Mom moves over to him and lifts Blackie under his front paws on his ribs. She sets him on her lap, and though he isn’t happy about it, he lets her tilt his face toward her.
“I have some tweezers in my makeup bag in the drawer next to my bathroom sink. Go get those,” she says to the boy.
“What do you think it is?” he says standing.
“I don’t know. It’s metal, I think. Looks like it’s lodged in there. No idea how he did that.”
The boy returns with the tweezers. “Sit next to me and hold his paws down,” Mom says.

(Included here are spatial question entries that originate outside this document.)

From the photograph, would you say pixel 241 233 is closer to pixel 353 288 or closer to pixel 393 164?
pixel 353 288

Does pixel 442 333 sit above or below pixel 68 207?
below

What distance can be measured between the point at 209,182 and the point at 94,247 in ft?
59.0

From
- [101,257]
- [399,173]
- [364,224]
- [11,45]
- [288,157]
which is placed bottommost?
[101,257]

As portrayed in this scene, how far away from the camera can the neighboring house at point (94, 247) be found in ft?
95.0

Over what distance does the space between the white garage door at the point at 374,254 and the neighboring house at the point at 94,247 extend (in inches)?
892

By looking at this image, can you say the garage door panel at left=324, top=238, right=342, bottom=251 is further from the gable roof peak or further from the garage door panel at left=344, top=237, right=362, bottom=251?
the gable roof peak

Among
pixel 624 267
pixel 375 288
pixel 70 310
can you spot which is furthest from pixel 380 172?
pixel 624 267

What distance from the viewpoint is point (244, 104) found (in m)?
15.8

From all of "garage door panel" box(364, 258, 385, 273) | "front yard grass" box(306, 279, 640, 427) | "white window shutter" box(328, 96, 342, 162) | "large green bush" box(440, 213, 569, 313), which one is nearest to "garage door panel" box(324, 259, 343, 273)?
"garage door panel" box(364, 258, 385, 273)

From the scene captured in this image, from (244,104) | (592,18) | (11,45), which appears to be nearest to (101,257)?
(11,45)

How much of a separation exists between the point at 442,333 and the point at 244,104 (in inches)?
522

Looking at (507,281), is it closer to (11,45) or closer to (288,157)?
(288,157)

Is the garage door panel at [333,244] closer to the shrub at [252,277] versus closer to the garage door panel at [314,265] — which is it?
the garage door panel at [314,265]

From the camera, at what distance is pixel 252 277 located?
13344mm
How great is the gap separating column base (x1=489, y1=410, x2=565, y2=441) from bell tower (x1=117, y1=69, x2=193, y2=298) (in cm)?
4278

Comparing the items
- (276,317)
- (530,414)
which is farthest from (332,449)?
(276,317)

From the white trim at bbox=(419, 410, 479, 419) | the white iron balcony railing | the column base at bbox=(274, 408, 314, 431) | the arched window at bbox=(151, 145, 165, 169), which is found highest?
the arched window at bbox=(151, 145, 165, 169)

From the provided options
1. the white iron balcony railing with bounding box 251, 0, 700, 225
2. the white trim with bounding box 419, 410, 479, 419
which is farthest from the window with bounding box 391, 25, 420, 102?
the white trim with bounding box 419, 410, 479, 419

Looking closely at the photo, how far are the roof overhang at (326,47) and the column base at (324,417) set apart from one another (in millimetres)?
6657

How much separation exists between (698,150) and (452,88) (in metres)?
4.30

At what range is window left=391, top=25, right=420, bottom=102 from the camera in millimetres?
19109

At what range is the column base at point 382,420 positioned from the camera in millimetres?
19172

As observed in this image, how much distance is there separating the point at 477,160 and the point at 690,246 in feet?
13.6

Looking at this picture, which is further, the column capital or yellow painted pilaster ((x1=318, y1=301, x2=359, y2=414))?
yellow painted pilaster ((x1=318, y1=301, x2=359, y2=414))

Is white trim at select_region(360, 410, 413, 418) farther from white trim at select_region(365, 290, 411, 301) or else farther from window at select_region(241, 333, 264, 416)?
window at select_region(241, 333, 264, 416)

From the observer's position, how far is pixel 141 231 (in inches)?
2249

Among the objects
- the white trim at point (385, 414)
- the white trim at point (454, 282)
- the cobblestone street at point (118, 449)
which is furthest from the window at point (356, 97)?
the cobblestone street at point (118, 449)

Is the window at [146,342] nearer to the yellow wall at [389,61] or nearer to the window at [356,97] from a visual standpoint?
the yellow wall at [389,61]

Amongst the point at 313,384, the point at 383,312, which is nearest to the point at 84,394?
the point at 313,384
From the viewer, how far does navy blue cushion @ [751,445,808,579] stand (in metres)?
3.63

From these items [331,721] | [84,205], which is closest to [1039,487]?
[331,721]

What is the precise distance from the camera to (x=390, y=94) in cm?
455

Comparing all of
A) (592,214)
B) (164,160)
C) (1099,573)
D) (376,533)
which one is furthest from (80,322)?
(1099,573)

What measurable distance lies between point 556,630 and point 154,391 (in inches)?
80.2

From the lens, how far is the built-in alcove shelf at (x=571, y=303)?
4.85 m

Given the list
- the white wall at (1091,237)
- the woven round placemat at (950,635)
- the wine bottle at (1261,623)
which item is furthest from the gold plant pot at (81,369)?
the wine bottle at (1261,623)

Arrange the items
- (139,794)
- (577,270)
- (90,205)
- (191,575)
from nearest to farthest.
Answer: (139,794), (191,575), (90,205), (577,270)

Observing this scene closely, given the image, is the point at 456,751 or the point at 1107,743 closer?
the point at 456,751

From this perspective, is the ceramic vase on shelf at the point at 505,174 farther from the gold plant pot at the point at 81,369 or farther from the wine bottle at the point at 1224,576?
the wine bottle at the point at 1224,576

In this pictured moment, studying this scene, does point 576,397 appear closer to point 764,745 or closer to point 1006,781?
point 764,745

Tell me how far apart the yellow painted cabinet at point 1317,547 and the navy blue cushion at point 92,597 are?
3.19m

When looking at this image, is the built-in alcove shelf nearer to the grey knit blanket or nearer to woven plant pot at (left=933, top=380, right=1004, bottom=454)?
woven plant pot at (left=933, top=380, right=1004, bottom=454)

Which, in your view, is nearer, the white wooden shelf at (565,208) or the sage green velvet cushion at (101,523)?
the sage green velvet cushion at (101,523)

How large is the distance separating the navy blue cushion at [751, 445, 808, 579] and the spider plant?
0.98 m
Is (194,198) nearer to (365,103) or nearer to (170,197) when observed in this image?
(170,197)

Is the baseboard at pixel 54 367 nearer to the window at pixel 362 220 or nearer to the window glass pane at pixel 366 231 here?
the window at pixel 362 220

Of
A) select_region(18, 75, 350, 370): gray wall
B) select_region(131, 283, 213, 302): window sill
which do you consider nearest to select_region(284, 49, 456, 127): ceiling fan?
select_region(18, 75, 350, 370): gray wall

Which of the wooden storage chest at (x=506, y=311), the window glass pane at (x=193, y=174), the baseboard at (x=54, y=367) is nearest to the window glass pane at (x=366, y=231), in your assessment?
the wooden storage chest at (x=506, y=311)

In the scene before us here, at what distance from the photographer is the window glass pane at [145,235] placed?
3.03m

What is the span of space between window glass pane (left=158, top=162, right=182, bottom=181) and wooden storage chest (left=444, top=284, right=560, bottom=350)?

The boy does as she asks, though Blackie doesn’t fight. Mom holds his face steady with one hand, then grips the object with the tweezers and starts to pull gently. Somehow, Blackie barely flinches, almost aware that this is necessary.
“What in hell did you get into?” Mom mutters to the cat.
Finally, the object comes free of Blackie’s nose, his mother holds it with the tweezers, flecks of blood all over the portion that had been buried.
“Son of a bitch,” says Mom. “Will you look at that?”
“What is it?” the boy says.
“A pellet,” says Mom.
“A pellet?”
“Yeah, like from an airgun. Some vicious little shit has shot our cat. And fortunately for Blackie, it seems to have done no real damage.”
Blackie sits in Mom’s lap licking the quarter-inch wound. The boy takes him and hugs him. He already does not like Corpus Christi. It is far more humid, he has no friends, he doesn’t want school to start, he is mostly bored, and now someone random kid out there has shot his cat. Why did they come here?
That night, he brings Blackie to bed with him, and Blackie sleeps on the boy’s pillow next to his head. Blackie will do this for the rest of his life, periodically biting or licking the boy’s hair, and he will be the boy’s cat.